Sometimes called “freedom” or “liberty”, autonomy is a big deal to people. In mediation, we use the term “self-determination”. Sometimes, mediators talk about self-determination only to distinguish mediation from arbitration or adjudication. In mediation, no one has the official authority to order you to do something. But self-determination in mediation needs to mean more than that.
One of the reasons conflict is so unpleasant is the parties’ felt loss of autonomy. Even before judges or lawyers get involved, when we’re in conflict we feel that the other party is trying to do something to us against our will. Maybe they’re telling us to pay them money; maybe they’re telling us when we can see our kids, maybe they’re refusing to give us money we believe they owe us. Somehow, they’re doing something we don’t like to us against our will. We hate that.
One reaction, when we feel our autonomy being violated is to try to find someone more powerful to help. That’s what judges provide. They have the power to issue an order that, if necessary, will cause an armed law enforcement officer to retrieve the property, the kids, or the money. And there’s a place for that approach. But that approach does not tend to lead to a greater sense of autonomy for either side.
The most profound affect that mediation can have, when conducted with the intention to do so, is to give parties the real experience of having autonomy. Mediation can be an experience of consistently receiving support for making one’s own choices and taking whatever actions one chooses. Parties can experience having real choice when the mediator genuinely let’s go of any preference for the parties to make any certain decisions. When following the transformative model, mediators can let go of any preference around:
whether the parties choose to participate in mediation
whether they choose to talk directly to each other or through their representative
what they talk about
what they say
how they say it
when they suspend mediation
when they restart mediation
when they end mediation
This sense of autonomy opens up the possibility of parties choosing to treat each other with greater respect, kindness, or at least understanding.
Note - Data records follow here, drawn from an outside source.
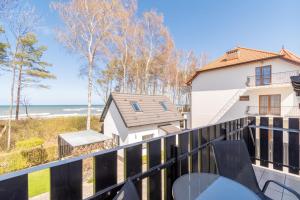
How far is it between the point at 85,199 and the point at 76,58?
1332 centimetres

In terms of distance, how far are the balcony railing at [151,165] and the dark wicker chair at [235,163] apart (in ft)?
0.75

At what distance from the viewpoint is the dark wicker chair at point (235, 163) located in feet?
5.98

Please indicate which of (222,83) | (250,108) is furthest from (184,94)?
(250,108)

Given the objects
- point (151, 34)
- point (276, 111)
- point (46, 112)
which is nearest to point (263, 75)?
point (276, 111)

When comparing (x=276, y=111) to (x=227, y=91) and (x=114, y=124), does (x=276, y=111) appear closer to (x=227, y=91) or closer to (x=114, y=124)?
(x=227, y=91)

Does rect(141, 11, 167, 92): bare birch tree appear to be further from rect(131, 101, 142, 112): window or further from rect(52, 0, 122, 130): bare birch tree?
rect(131, 101, 142, 112): window

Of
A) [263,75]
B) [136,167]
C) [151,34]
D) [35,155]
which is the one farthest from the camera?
[151,34]

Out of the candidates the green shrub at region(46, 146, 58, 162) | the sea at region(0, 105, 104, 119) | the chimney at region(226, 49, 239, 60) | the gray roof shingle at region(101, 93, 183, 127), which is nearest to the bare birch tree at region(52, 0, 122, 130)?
the green shrub at region(46, 146, 58, 162)

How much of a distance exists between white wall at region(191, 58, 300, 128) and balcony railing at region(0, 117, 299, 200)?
10.4 m

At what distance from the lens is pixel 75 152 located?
26.1 feet

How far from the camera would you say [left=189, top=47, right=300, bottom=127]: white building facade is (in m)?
11.0

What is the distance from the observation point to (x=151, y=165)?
134 cm

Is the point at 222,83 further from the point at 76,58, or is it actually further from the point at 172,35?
the point at 76,58

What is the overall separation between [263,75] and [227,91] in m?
2.77
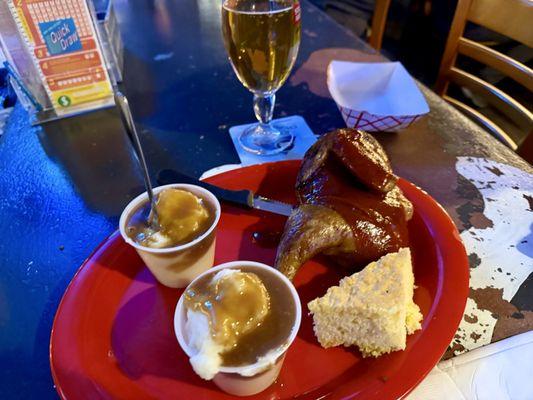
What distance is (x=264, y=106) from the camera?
4.68 feet

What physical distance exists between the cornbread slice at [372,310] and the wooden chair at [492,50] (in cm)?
129

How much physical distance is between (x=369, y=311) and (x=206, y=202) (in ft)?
1.49

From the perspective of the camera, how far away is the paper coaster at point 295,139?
1.38m

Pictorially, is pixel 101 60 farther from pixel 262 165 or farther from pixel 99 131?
pixel 262 165

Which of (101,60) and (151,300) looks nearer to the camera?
(151,300)

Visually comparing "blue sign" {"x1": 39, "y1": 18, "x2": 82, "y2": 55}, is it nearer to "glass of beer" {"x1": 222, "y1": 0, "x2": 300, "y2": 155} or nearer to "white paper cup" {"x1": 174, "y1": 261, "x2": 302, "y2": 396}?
"glass of beer" {"x1": 222, "y1": 0, "x2": 300, "y2": 155}

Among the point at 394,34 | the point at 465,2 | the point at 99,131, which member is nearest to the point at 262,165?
the point at 99,131

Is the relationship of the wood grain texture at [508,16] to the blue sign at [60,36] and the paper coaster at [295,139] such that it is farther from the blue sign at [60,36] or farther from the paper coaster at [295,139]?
the blue sign at [60,36]

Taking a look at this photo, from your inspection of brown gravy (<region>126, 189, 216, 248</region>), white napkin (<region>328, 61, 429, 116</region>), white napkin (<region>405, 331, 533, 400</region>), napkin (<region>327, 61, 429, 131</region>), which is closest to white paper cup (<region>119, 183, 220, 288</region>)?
brown gravy (<region>126, 189, 216, 248</region>)

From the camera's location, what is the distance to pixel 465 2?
193 cm

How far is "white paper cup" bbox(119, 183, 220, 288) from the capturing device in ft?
2.93

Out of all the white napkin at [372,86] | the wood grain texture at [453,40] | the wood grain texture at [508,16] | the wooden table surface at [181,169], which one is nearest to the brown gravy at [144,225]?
the wooden table surface at [181,169]

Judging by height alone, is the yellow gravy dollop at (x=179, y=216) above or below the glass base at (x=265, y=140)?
above

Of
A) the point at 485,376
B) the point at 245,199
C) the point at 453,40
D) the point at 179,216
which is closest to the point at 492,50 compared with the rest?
the point at 453,40
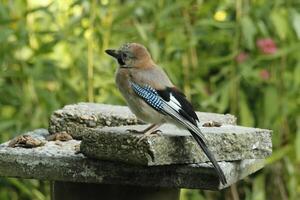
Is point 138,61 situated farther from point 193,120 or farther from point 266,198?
point 266,198

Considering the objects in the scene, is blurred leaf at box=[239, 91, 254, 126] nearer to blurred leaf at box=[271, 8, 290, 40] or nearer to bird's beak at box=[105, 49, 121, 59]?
blurred leaf at box=[271, 8, 290, 40]

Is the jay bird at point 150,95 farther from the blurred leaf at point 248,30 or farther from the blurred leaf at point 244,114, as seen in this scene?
the blurred leaf at point 244,114

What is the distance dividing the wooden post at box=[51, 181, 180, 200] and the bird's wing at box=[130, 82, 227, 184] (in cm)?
36

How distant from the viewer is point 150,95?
4.72 meters

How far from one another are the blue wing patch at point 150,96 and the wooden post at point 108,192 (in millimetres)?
405

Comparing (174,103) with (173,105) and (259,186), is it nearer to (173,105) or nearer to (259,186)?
(173,105)

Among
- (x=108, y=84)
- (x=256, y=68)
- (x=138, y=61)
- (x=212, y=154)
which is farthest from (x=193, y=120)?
(x=256, y=68)

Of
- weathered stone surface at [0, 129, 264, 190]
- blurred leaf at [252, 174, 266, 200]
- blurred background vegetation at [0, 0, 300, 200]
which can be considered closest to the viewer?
weathered stone surface at [0, 129, 264, 190]

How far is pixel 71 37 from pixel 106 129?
3026 millimetres

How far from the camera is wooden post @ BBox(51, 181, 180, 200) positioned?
177 inches

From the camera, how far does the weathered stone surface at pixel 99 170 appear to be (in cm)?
430

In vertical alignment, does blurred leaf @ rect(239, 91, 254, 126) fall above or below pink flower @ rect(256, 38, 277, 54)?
below

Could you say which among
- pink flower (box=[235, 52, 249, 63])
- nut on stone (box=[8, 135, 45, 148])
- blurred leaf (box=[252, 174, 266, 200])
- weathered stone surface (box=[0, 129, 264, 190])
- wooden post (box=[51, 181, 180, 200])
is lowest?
blurred leaf (box=[252, 174, 266, 200])

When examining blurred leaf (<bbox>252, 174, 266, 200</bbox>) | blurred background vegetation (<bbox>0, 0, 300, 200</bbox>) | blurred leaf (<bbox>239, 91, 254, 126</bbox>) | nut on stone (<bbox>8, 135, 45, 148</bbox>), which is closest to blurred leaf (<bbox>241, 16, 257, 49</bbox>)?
blurred background vegetation (<bbox>0, 0, 300, 200</bbox>)
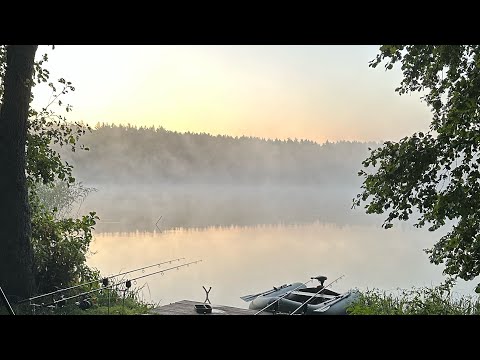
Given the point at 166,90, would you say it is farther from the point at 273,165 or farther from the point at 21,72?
the point at 21,72

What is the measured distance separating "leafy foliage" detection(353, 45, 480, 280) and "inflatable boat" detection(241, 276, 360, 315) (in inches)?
118

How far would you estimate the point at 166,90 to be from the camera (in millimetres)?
44312

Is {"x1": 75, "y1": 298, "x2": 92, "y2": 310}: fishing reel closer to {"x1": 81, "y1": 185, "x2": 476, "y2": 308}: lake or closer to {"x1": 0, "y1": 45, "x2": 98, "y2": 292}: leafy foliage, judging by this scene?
{"x1": 0, "y1": 45, "x2": 98, "y2": 292}: leafy foliage

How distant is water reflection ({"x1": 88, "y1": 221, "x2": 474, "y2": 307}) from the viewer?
13.9 metres

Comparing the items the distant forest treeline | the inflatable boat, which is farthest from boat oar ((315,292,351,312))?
the distant forest treeline

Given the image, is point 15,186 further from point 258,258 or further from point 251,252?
point 251,252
But if the parties get to decide all of these things about the process, what does the MEDIATOR get to do? The short answer is “plenty”. The slightly longer answer is that the transformative model offers a lot of guidance for how a mediator can support and enhance the conversation, while leaving all the decisions to the parties.
A divorce lawyer once told me that she had a client who didn’t want to take the $10,000 that was the client’s fair share of her soon-to-be ex-husband’s IRA account. The client felt that the rest of their divorce agreement was satisfactory, and she knew that her husband felt very strongly attached to the entire IRA account. The lawyer explained that she told her client “if you want to give him a $10,000 gift next Christmas, that’s up to you, but I can’t allow you to give up marital property that you’re legally entitled to.”
I don’t know where the client’s choices were coming from. Maybe the lawyer’s advice was helpful to her. But I suspect that the client did not feel particularly autonomous around this decision. Mediation, if done in a way that respects autonomy, can support a client such as this one as she explores any mixed feelings she has around this issue. And the power of mediation lies in its ability to help clients do things because they want to, not because anyone told them to. Transformative mediation places autonomy at the heart of the process, where it belongs.